Heroic Media’s latest strategy involves manipulating Google search results by buying ads and filling them with abortion-related keywords that direct abortion-seekers to Option Line, a crisis pregnancy hotline founded by Care Net and Heartbeat International, the nation’s two largest networks of crisis pregnancy centers (CPCs). In March, Majella Cares, which parents Heroic Media and sister organization Life Always, registered the URL, which is a single-page site that essentially serves as what’s known as a “landing page” or “doorway page,” and what Google defines as “large sets of poor-quality pages where each page is optimized for a specific keyword or phrase … written to rank for a particular phrase and then funnel users to a single destination.”

As stated, the intention of the landing page is to funnel Internet users searching for “abortion” to Option Line, but the new strategy appears to violate Google’s policy. The search engine’s webmaster guidelines explicitly state that doorway pages are a violation of policy because they are considered manipulative and deceptive.

Care Net’s president says this a great new innovation for the organization.

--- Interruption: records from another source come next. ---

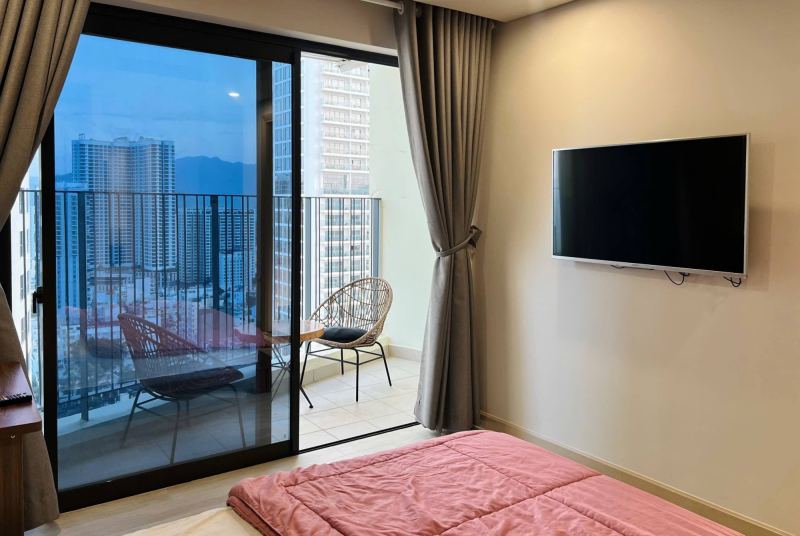2-bedroom apartment in GoldCoast Residence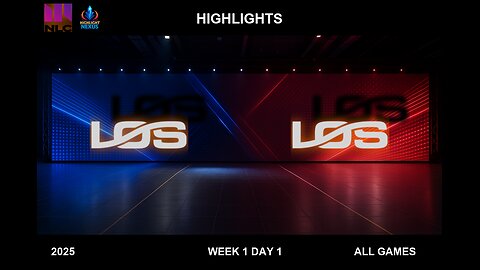 Los Ratones vs Lundkvist Lightside - NLC Split 3 W1D1 - LR vs LLs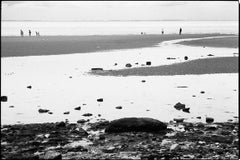 Beach, Julloville, France Print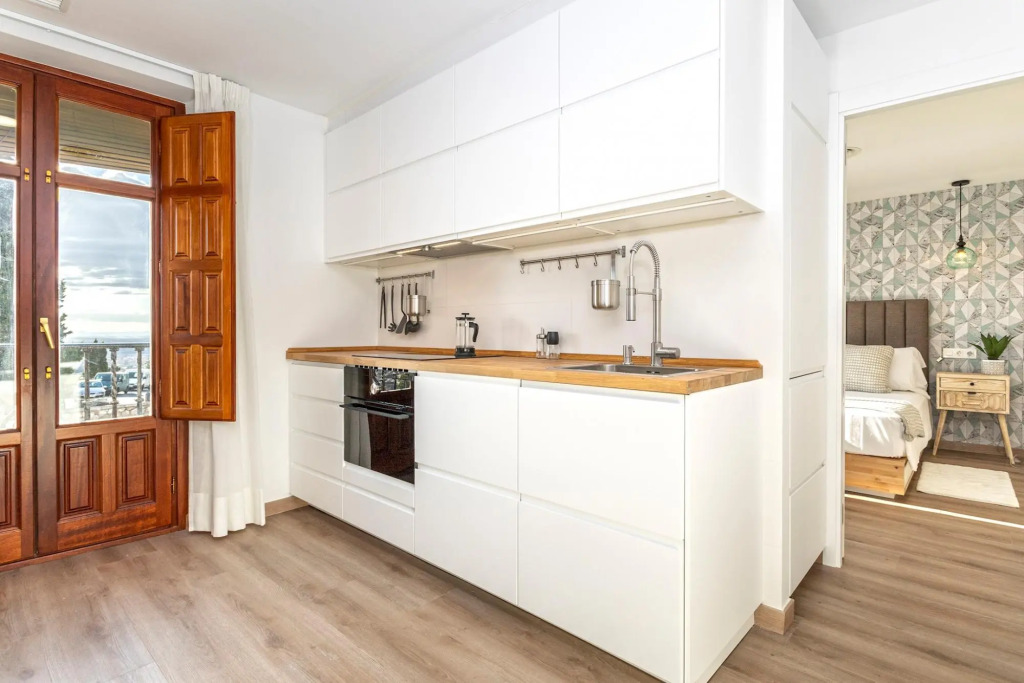 Amazing 1-Bedroom House in the Albaicin. Mirador de San Cristobal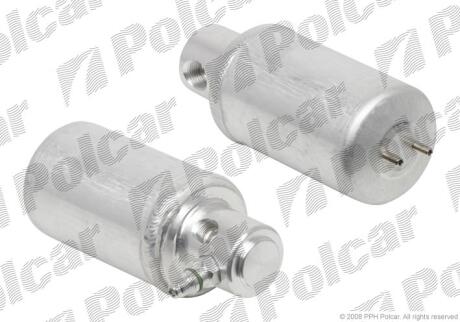 Осушувач кондиціонера Seat Arosa, Cordoba, Ibiza /VW Caddy II, Golf III, IV, Polo, Vento 1.0-2.9 94-04 Polcar 9538KD1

“We are reaching out to women online,” Delahoyde told a room of CPC advocates.

She said she is concerned that CPCs are not doing all they could to appeal to “abortion-minded” women the way Planned Parenthood is.

Crisis pregnancy centers, also known as CPCs, typically assist women who are facing unplanned and sometimes unwanted pregnancies. The centers mainly aim to persuade women to not have an abortion. Care Net, in particular, has some affiliates in Florida and distributes brochures in state-funded CPCs in the state.

Delahoyde explained that even the busiest CPCs were only seeing about 5 percent of “abortion-minded women.”

“We are on the front lines now,” she said. “What is most important is to reach these women. … NARAL gets this [and] we are their No. 1 target.”